Protes Intimidasi Muslim Ughyur, Pendemo di Medan Bakar Bendera Cina

Jefries Santama - detikNews
Jumat, 06 Feb 2015 17:01 WIB
Bakar bendera Cina di Medan. (Foto: Jefries Santama/detikcom)
Medan -

Ratusan pendemo membakar bendera Cina saat demonstrasi di Konsulat Jenderal Cina di Medan, Sumatera Utara (Sumut). Aksi ini sebagai bentuk kecaman atas berbagai kasus intimidasi terhadap umat Muslim Ughyur di negara tersebut.

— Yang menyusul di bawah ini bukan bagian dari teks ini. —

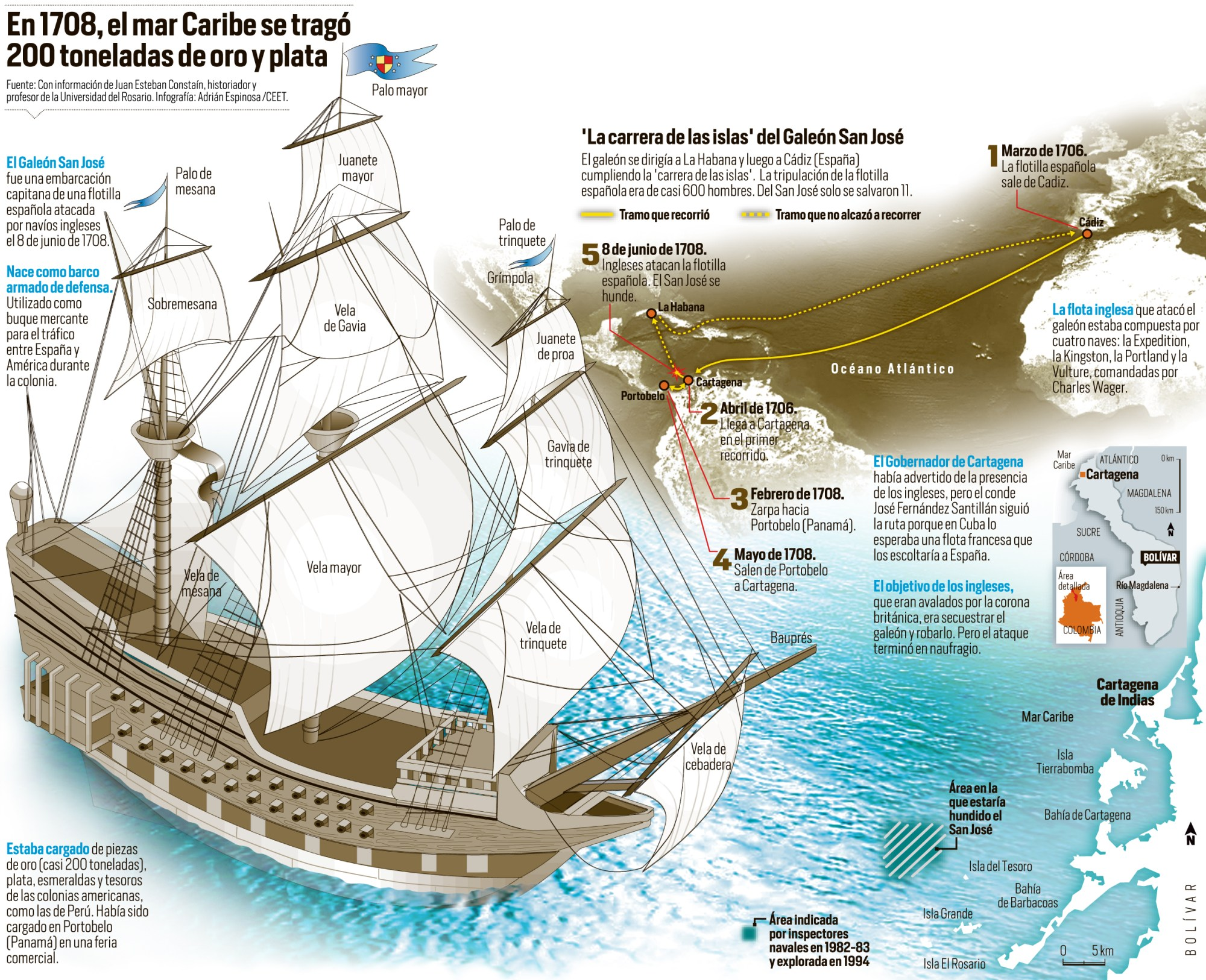 hight resolution of caribbean pirate ship diagram images gallery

Para pendemo ini menamakan dirinya Gerakan Jihad Pembela Muslim Tertindas. Mereka berasal dari Front Pembela Islam (FPI) Sumut dan elemen Muhammadiyah. Dengan kawalan aparat kepolisian, massa tiba di depan konjen, Jalan Walikota, Medan, sekitar pukul 15.00 WIB, Jumat (6/2/2015). Seterusnya mereka berorasi.

Ketua Forum Masjid Sumut, dan juga Wakil Ketua PD Muhammadiyah Kota Medan, Rafdinal yang ikut dalam aski ini dalam orasinya mengatakan kecamannya atas berbagai larangan yang diterapkan Pemerintah Cina terhadap Muslim Ughyur.
 
"Cina melarang azan, melarang memelihara janggut, melarang mendirikan madrasah, melarang memakai jilbab," ucap Rafdinal.

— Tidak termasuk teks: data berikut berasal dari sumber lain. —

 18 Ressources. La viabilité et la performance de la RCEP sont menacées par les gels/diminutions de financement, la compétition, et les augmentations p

Dengan semua masalah yang dialami Muslim Ughyur ini, massa mendesak pemerintah untuk mengambil sikap. Bahkan mendesak pemerintah Indonesia memutuskan hubungan diplomatik dengan Cina.

Di akhir aksi yang berjalan selama kurang lebih satu jam ini, massa membakar bendera Cina persis di halaman kantor Konsul Cina. Setelah itu massa kemudian membubarkan diri dengan tertib.